Further, in the embodiment, although the accuracy of the reference clock directly becomes a measurement error of the pulse width, the path a in FIG. 1 is provided, and the control unit U1 measures the reference clock.
The measured value can be corrected by the value. In this case, a pulse width measurement circuit that is not affected by the accuracy of the reference clock can be realized.

Further, the configuration of each part in the embodiment can be appropriately changed in design.

[0024]

As described above, according to the present invention, a capacitor is charged and discharged by two types of constant current sources, the current ratio of the charging and discharging is taken out as a time width, and the counter counts the reference clock in this time width. As a result, a count value proportional to the pulse width is obtained, so that there is an effect that the input pulse width can be measured with high resolution using a circuit element having a relatively low frequency performance. Specifically, the following effects are obtained.

(1) Even when measuring a short pulse width, a high-speed reference clock is not required, and a counter having a high-speed performance is not required.

(2) The resolution of the measured value can be easily changed.

(3) The measurement accuracy can be improved by measuring the reference clock.

[Brief description of the drawings]

FIG. 1 is a circuit diagram showing an embodiment of the present invention.

FIG. 2 is a time chart in the embodiment.
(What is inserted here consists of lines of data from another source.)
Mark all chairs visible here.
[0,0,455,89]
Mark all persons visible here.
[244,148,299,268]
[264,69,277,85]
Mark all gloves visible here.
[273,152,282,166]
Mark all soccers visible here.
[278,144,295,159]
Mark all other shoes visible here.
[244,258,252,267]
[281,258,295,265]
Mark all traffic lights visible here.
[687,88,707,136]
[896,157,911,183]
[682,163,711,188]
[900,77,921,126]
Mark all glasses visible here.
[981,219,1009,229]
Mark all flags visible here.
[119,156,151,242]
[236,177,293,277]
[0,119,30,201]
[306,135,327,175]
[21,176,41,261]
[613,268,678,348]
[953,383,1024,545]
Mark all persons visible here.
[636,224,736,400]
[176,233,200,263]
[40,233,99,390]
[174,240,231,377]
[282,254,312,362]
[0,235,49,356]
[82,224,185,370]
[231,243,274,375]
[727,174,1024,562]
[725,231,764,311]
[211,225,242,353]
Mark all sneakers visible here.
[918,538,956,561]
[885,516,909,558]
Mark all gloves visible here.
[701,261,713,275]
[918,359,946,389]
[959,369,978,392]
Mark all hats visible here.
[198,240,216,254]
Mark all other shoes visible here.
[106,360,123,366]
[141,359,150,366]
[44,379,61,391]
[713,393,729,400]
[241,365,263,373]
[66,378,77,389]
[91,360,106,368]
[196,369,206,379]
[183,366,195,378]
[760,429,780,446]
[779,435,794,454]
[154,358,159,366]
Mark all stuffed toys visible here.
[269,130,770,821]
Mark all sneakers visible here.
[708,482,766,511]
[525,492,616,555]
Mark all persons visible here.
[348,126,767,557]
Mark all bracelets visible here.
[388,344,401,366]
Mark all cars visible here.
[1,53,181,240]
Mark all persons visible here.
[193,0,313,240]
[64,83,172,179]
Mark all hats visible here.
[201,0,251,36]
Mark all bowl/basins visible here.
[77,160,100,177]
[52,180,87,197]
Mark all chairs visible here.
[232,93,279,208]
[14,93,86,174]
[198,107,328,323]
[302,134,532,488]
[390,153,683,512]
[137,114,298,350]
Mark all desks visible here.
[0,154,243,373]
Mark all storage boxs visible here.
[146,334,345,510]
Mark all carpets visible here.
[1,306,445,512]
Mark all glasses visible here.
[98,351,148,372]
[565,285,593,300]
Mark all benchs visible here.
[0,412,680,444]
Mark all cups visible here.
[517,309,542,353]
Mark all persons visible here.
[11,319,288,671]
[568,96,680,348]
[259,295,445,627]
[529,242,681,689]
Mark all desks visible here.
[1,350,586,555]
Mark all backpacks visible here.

FIG. 3 is a configuration diagram of a conventional pulse width measurement circuit.

[Explanation of symbols]

 U1: control unit U2: counter U3: reference clock generator U4: comparator C: capacitors Ia, Ib: constant current source

Claims (3)

[Claims] 1. A pulse width measuring circuit for obtaining a width of an input pulse signal as a count value of a counter, wherein charging of a capacitor from an initial state is started by a first constant current source at a leading edge of the input pulse, and A pulse which starts discharging the capacitor by a second constant current source at a trailing edge, and wherein the counter counts a reference clock only during a discharging period from the start of discharging the capacitor to the initial state. Width measurement circuit. 2. The pulse width measuring circuit according to claim 1, wherein said circuit means changes a current ratio between said first constant current source and said second constant current source. 3. The pulse width measuring circuit according to claim 1, wherein said circuit corrects a count value of said counter by measuring a time width of said reference clock.